Wirbt der Drogeriemarkt Müller zum Schulstart mit einem PoC-Kind, ist es nicht besser. Nein: Es ist schlimmer.
Vielen der Kommentatoren ist wie üblich gemein, dass sie die deutsche Schriftsprache selbst nicht im Ansatz beherrschen. Es ist ja nicht neu, dass rassistische und geschmacklose Kommentare vor Fehlern strotzen. Den Kommentatoren täte also selbst eine Sprachschule und ein guter Schulneustart gut, das mal am Rande.

Egal ob Modemarken wie H&M, die internationale Kampagnen mit Models unterschiedlichster Hautfarbe fahren, ob Brillenanbieter wie Fielmann, Telefon- oder Onlinebankinganbieter: Kaum ist ein Model dunkelhäutiger als es der braune Pöbelmob für angemessen hält, dreht er regelrecht durch. Als Microsoft 365 seinen Service anbietet, sind sofort die üblichen Beschränkten mit ihren Hasskommentaren da. Auch Comdirect muss sich fragen lassen, ob die Bank für farbige Kunden sei, es gäbe ha keine Werbung mit Europäern mehr.
Wirbt Epson mit Usain Bolt, kriechen die Rassisten sofort aus ihren Löchern: „Der druckt bestimmt nur schwarz!“ kalauert einer weit unterhalb der Toleranzschwelle für blöde aber harmlose Bemerkungen.
Das ist nicht nur bescheuert, nicht nur geschmacklos, das ist rassistisch. Das zeugt mitnichten vom Humor des Kommentators, sondern von seiner immensen Dummheit und vermutlich von einem tief sitzenden Minderwertigkeitsgefühl. Dummheit vermutlich, weil der Kommentator Usain Bolt gar nicht erkannt hat.
Es ist vollkommen egal, ob internationale weltweite Kampagnen mit Weltstars oder Models aller Hautfarben konzipieren oder deutsche Unternehmen die zunehmende Diversität unserer Gesellschaft in ihre Anzeigen abbilden. Es hagelt umgehend Boykottaufrufe und -androhungen, es hagelt Hass und nicht selten strafrechtlich relevante Kommentare. Und seit Neuerem wird darauf hingewiesen, dass man in Nigeria schließlich auch keine Kampagne nur mit Weißen starten dürfe, warum dann bei uns nur mit Schwarzen? Das sei ja wohl Rassismus gegen Weiße.
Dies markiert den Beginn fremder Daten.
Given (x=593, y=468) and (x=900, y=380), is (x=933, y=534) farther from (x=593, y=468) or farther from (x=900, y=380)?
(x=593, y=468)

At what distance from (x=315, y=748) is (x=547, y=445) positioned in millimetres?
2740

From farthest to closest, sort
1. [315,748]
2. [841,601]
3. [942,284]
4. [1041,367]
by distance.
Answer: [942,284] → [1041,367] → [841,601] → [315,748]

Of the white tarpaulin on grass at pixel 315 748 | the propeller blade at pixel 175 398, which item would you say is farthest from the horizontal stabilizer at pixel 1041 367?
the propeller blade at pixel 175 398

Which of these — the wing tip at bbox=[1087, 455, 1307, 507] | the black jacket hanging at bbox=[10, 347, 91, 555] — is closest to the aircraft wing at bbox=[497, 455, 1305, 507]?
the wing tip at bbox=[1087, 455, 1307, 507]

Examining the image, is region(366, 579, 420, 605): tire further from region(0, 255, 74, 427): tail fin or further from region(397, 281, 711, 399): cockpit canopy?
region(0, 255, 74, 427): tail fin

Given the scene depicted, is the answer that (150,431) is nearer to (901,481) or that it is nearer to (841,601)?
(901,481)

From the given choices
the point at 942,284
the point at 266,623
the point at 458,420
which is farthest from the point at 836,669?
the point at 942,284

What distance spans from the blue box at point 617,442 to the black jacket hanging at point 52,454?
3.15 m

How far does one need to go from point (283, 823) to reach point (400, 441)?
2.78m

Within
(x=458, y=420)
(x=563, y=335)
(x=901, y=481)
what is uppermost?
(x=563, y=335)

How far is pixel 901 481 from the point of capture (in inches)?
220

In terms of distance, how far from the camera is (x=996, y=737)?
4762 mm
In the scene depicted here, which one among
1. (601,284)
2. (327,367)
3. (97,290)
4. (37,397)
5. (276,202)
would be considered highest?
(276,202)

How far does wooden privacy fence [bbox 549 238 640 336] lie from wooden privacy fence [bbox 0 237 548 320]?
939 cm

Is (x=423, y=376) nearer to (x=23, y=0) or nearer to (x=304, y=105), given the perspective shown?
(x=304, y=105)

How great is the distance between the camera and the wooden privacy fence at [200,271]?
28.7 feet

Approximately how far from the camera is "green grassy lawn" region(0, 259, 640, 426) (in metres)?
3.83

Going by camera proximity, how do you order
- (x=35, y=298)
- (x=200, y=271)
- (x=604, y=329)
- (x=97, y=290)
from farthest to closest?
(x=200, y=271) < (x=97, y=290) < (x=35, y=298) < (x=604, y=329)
Den traurigen Höhepunkt als Magnet von Hasskommentaren hat bisher die Jeans Marke Wrangler erreicht, als eine Anzeigen Kampagne nicht nur People of Color zeigt, sondern zugleich auch zwei Männer, die händchenhaltend nebeneinander sitzen. Da fühlt sich das rechte Lager gleich doppelt provoziert. Da kommt dann zum Rassismus noch die geballte Homophobie dazu, da folgen zusätzlich „Ekelhaft“ Kommentare und kündigen Männer an, diese Marke nun nicht mehr kaufen zu wollen, damit sie gar nicht erst in Verdacht geraten, auch schwul zu sein. So, als sei Wrangler in der Gay Community eine Kultmarke oder habe eine versteckte Signalwirkung…
Die Liste an Beispielen ließe sich beliebig verlängern. Die Liste an widerwärtigen Kommentaren allerdings auch.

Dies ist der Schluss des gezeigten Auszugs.